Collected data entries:
+++
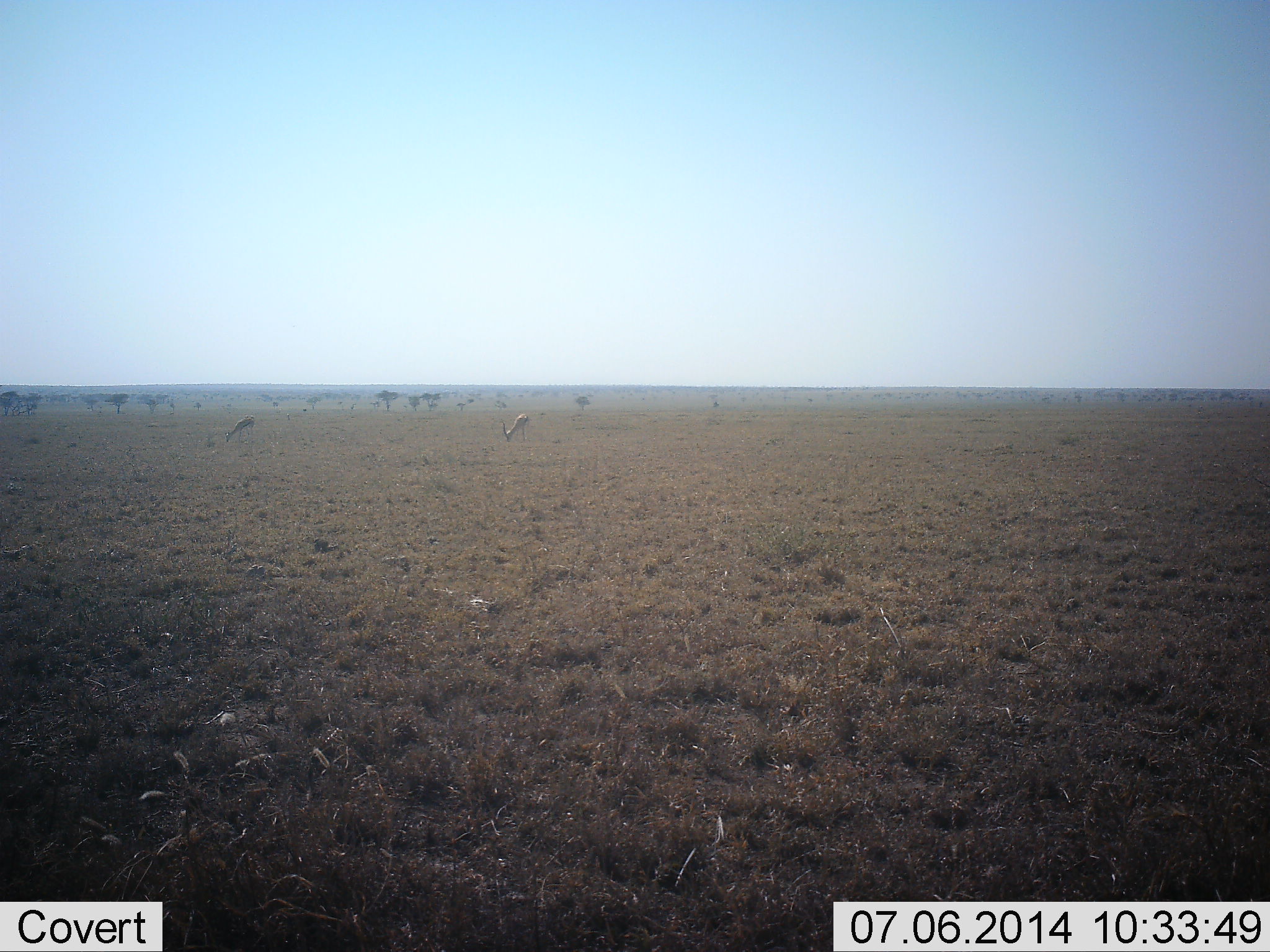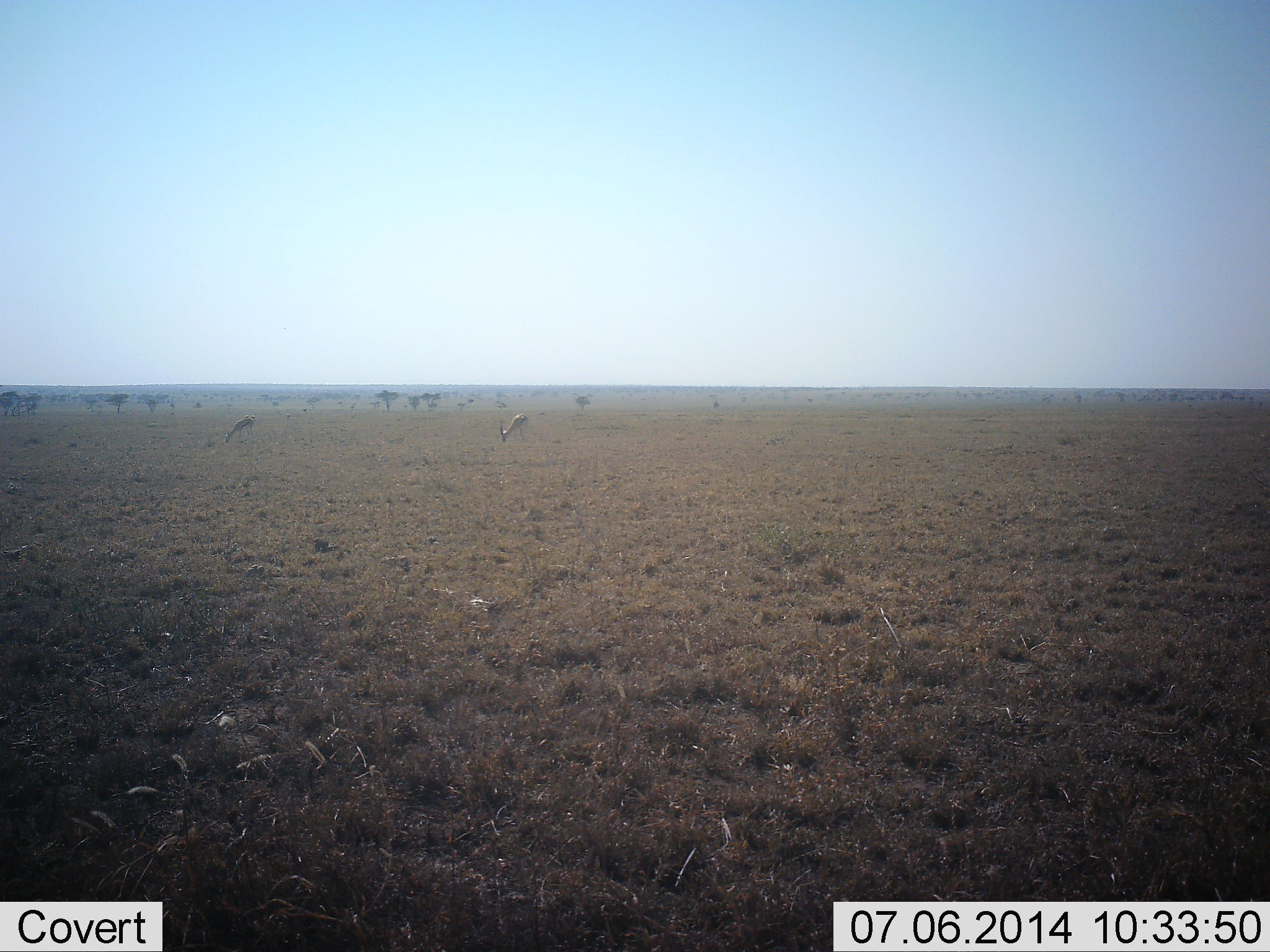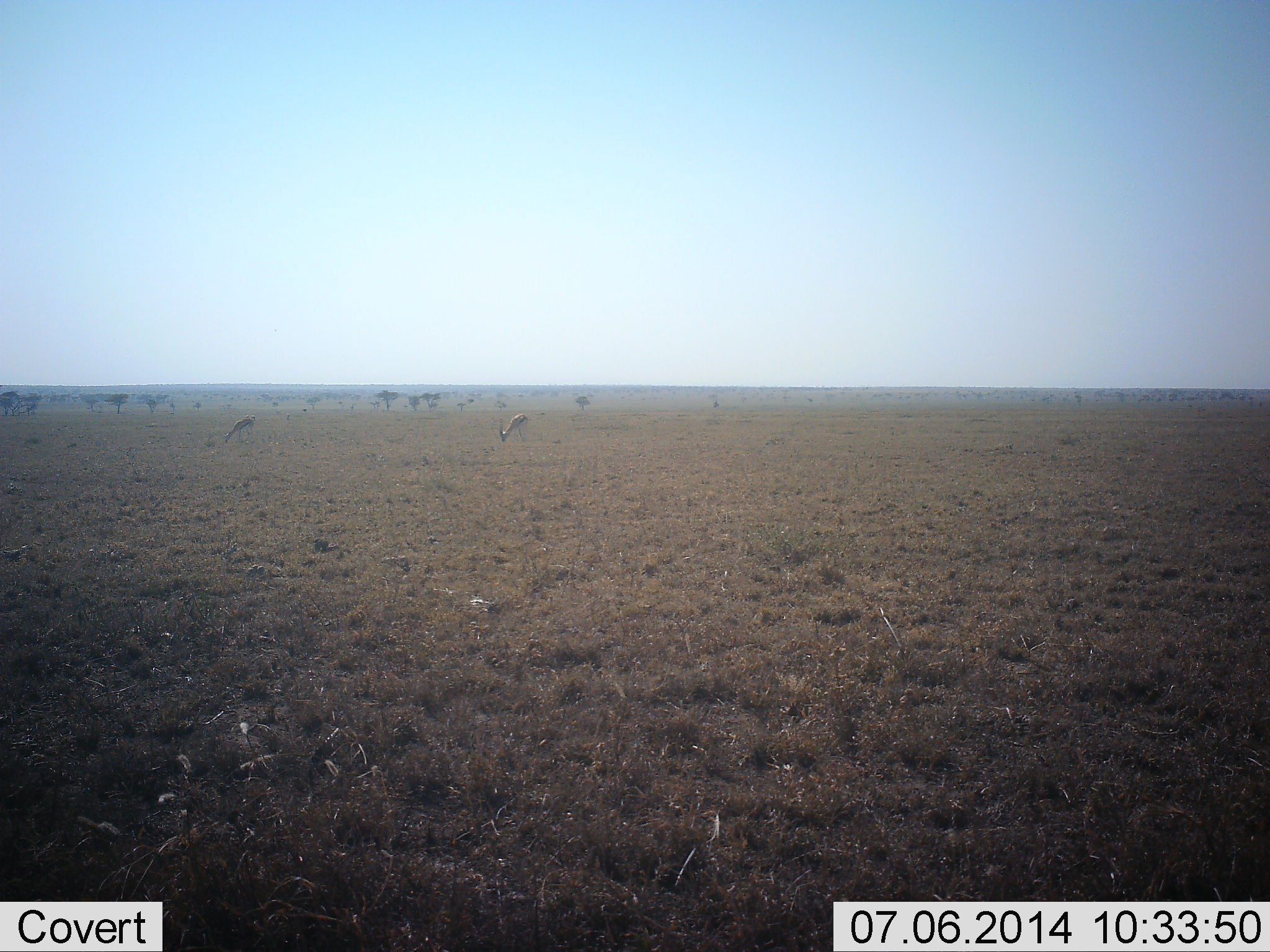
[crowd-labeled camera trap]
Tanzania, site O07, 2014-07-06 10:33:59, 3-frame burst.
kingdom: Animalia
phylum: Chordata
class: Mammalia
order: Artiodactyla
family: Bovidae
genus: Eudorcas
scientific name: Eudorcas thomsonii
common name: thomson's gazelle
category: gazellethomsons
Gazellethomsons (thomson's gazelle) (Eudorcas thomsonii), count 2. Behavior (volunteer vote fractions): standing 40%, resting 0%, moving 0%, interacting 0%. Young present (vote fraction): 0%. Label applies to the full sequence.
+++
Repeat only what runs from the line holding "scientific name: Eudorcas thomsonii" to the end of the data, keeping every line exactly as written, first and last included.

scientific name: Eudorcas thomsonii
common name: thomson's gazelle
category: gazellethomsons
Gazellethomsons (thomson's gazelle) (Eudorcas thomsonii), count 2. Behavior (volunteer vote fractions): standing 40%, resting 0%, moving 0%, interacting 0%. Young present (vote fraction): 0%. Label applies to the full sequence.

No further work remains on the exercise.